▶ **Arbeitsauftrag**
Was ist laut dem Interview mit Jan-Paul Mosch die wesentliche Erkenntnisquelle bei Ermittlungen wegen Abrechnungsbetruges?

▶ **Seitentext**
============

Interview mit Jan-Paul Mosch von der Staatsanwaltschaft Bremen

"Die Aufklärungsquote dürfte überdurchschnittlich hoch sein"

Jan-Paul Mosch

Jan-Paul Mosch ist seit November 2018 Staatsanwalt in Bremen und seit Januar diesen Jahres in der Abteilung für Wirtschaftsstrafsachen. Zusammen mit einer Kollegin bearbeitet er unter anderem Strafsachen aus dem Bereich des Abrechnungsbetruges im Gesundheitswesen.

Herr Mosch, wie muss man sich einen Vorgang vorstellen, der bei Ihnen auf dem Tisch landet?

Ermittlungen wegen Abrechnungsbetruges können zunächst einmal aufgrund von Strafanzeigen durch Privatpersonen (beispielsweise durch Patienten) aufgenommen werden. Auch kann die Polizei oder die Staatsanwaltschaft aufgrund ihrer amtlichen Wahrnehmung Sachverhalte zur Kenntnis bekommen, die Betrugstaten im Gesundheitswesen als möglich erscheinen lassen. Die wesentliche Erkenntnisquelle ist allerdings die Anzeige der Krankenkassen oder der Kassenärztlichen Vereinigung. Das Sozialgesetzbuch verpflichtet die Kassenärztlichen Vereinigungen und Krankenkassen Anhaltspunkte für Straftaten im Abrechnungswesen der Staatsanwaltschaft zu melden, „wenn die Prüfung ergibt, dass ein Anfangsverdacht für strafbare Handlungen mit nicht nur geringfügiger Bedeutung für die gesetzliche Krankenversicherung bestehen könnte“. Die Schwelle ist somit vergleichsweise niedrig. Die Meldungen erfolgen regelmäßig durch speziell dafür eingerichtete Abteilungen/Prüfgruppen.

============

▶ **Datenauszüge**
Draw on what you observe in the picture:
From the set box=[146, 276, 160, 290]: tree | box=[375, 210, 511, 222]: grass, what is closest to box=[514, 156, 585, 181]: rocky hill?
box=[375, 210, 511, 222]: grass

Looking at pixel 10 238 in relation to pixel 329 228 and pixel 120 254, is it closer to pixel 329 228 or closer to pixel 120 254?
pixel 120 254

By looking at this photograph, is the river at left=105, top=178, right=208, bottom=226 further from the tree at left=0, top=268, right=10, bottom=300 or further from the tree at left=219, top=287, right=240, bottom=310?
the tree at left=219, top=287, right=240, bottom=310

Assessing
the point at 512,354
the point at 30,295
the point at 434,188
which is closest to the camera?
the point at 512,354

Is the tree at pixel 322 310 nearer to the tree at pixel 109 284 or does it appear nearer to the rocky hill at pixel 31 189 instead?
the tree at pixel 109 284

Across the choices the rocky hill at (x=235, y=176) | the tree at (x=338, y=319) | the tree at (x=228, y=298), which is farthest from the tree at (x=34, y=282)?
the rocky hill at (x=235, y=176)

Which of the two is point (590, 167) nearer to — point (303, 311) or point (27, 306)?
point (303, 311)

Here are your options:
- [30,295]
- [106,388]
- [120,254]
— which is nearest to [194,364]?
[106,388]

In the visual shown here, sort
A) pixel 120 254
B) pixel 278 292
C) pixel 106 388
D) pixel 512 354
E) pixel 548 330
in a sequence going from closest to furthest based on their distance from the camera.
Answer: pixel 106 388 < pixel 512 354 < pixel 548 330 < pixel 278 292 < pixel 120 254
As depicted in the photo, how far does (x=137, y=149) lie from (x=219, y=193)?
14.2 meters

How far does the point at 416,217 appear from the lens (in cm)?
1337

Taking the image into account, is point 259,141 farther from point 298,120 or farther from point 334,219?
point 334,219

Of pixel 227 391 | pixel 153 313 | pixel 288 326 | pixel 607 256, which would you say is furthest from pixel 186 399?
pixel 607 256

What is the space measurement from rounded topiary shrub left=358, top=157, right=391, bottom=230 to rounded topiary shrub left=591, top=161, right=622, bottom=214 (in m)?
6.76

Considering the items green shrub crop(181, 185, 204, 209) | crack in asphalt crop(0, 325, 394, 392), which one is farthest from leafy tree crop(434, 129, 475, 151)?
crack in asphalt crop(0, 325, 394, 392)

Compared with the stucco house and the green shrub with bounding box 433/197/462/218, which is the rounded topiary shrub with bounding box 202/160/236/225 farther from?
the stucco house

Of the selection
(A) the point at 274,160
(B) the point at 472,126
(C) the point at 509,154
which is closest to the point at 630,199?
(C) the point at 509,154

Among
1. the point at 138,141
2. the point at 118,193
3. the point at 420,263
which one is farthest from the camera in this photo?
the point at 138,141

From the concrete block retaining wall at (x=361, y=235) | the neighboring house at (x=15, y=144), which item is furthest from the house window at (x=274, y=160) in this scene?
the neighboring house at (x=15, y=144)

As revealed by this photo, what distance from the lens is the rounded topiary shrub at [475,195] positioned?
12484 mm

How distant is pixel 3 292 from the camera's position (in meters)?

============

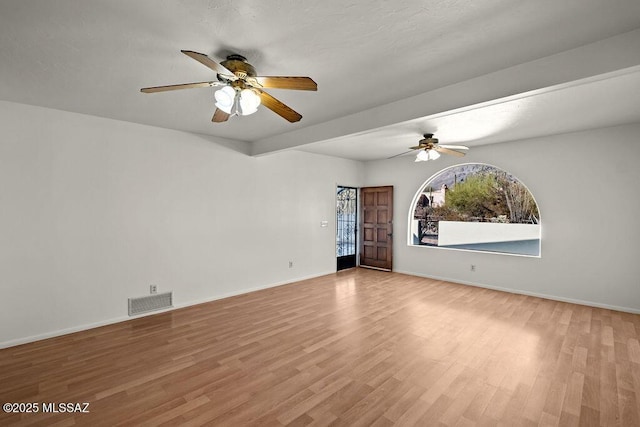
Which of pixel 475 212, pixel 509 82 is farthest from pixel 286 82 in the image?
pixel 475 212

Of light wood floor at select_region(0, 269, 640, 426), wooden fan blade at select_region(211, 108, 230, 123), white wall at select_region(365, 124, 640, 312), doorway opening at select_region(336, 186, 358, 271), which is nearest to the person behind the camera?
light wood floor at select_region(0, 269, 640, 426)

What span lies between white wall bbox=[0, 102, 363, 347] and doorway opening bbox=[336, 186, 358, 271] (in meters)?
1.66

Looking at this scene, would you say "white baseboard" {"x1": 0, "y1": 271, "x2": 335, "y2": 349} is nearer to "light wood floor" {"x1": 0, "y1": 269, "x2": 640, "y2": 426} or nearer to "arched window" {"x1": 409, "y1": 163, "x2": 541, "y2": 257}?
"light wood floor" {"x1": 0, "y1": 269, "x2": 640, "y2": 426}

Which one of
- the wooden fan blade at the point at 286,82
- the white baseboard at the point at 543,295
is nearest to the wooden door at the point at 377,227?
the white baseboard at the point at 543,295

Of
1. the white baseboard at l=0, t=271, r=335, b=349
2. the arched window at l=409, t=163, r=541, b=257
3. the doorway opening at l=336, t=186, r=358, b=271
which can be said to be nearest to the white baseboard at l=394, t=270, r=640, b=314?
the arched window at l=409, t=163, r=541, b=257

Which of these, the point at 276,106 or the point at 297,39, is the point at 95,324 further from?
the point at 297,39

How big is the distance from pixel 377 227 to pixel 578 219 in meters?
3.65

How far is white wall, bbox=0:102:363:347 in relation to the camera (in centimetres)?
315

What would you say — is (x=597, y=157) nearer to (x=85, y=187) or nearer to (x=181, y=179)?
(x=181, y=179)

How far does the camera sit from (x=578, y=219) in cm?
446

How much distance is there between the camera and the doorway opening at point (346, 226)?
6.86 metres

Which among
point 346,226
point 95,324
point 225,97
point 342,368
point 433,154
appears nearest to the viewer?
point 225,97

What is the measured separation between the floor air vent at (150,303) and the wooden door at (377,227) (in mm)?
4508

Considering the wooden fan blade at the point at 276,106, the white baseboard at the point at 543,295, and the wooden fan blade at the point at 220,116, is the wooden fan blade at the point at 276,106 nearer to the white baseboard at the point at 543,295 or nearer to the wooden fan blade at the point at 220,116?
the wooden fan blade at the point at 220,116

============

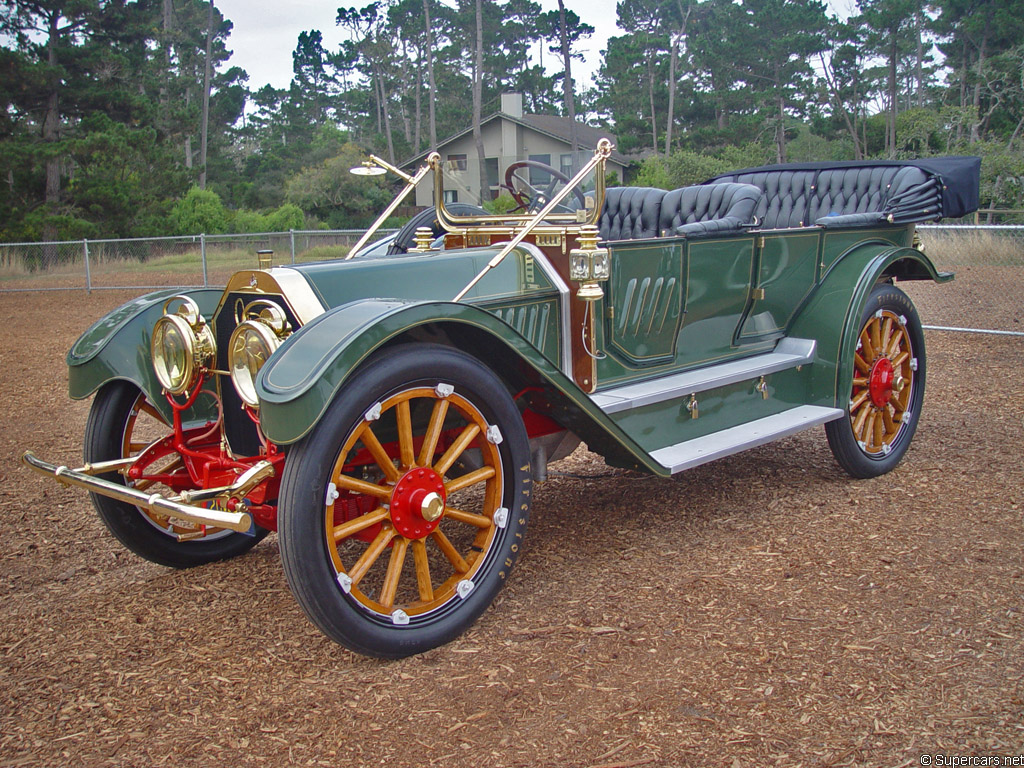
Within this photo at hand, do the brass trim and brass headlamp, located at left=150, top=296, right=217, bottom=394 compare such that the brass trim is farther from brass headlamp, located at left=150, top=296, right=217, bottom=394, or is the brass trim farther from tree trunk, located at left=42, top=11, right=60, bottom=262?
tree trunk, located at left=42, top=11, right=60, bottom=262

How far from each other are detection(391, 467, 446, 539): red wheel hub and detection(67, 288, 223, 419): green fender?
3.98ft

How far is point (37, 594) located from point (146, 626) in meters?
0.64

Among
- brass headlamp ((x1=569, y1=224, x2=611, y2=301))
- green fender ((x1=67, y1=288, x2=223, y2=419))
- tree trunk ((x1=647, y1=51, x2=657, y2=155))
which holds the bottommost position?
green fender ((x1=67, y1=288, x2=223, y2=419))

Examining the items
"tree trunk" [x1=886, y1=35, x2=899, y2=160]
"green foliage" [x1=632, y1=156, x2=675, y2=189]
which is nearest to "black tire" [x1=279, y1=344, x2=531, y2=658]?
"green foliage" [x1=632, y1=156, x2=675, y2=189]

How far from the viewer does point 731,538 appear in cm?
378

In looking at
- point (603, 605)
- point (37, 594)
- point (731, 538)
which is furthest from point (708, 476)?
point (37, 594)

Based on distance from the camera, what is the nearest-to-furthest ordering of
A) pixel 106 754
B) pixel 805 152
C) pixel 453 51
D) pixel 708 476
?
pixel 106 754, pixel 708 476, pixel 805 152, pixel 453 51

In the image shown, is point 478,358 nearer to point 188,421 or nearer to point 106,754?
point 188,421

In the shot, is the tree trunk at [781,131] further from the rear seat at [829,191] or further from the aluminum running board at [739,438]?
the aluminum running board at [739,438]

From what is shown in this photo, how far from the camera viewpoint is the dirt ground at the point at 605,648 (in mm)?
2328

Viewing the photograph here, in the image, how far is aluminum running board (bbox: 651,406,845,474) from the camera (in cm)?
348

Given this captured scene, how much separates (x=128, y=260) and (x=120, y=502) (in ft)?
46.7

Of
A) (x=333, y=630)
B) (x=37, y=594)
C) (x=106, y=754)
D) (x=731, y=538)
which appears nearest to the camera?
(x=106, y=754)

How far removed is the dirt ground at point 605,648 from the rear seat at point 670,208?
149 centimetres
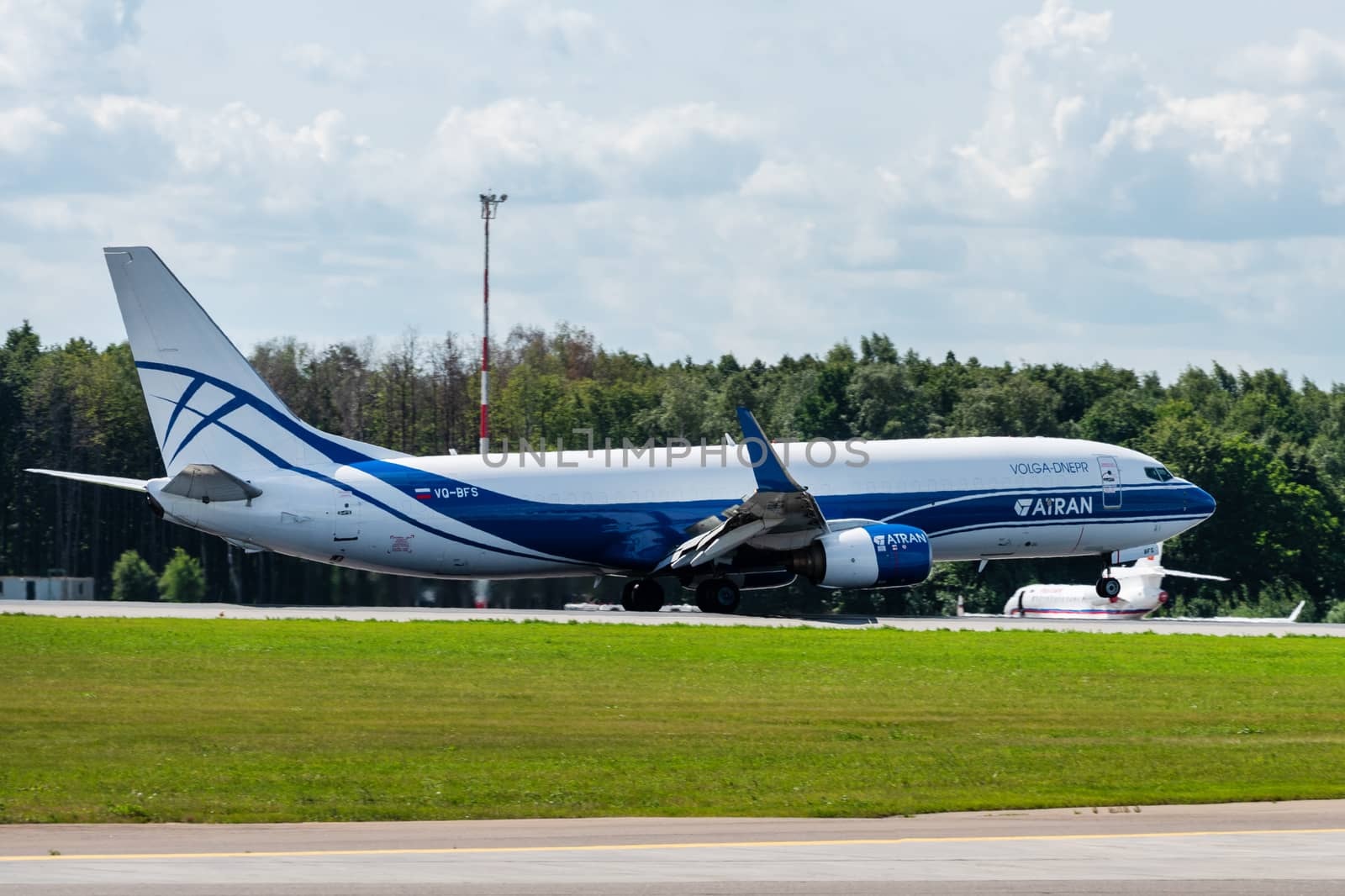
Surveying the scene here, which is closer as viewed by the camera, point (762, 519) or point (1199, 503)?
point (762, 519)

============

▶ **Erwartete Antwort**
Die Anzeige der Krankenkassen oder der Kassenärztlichen Vereinigung.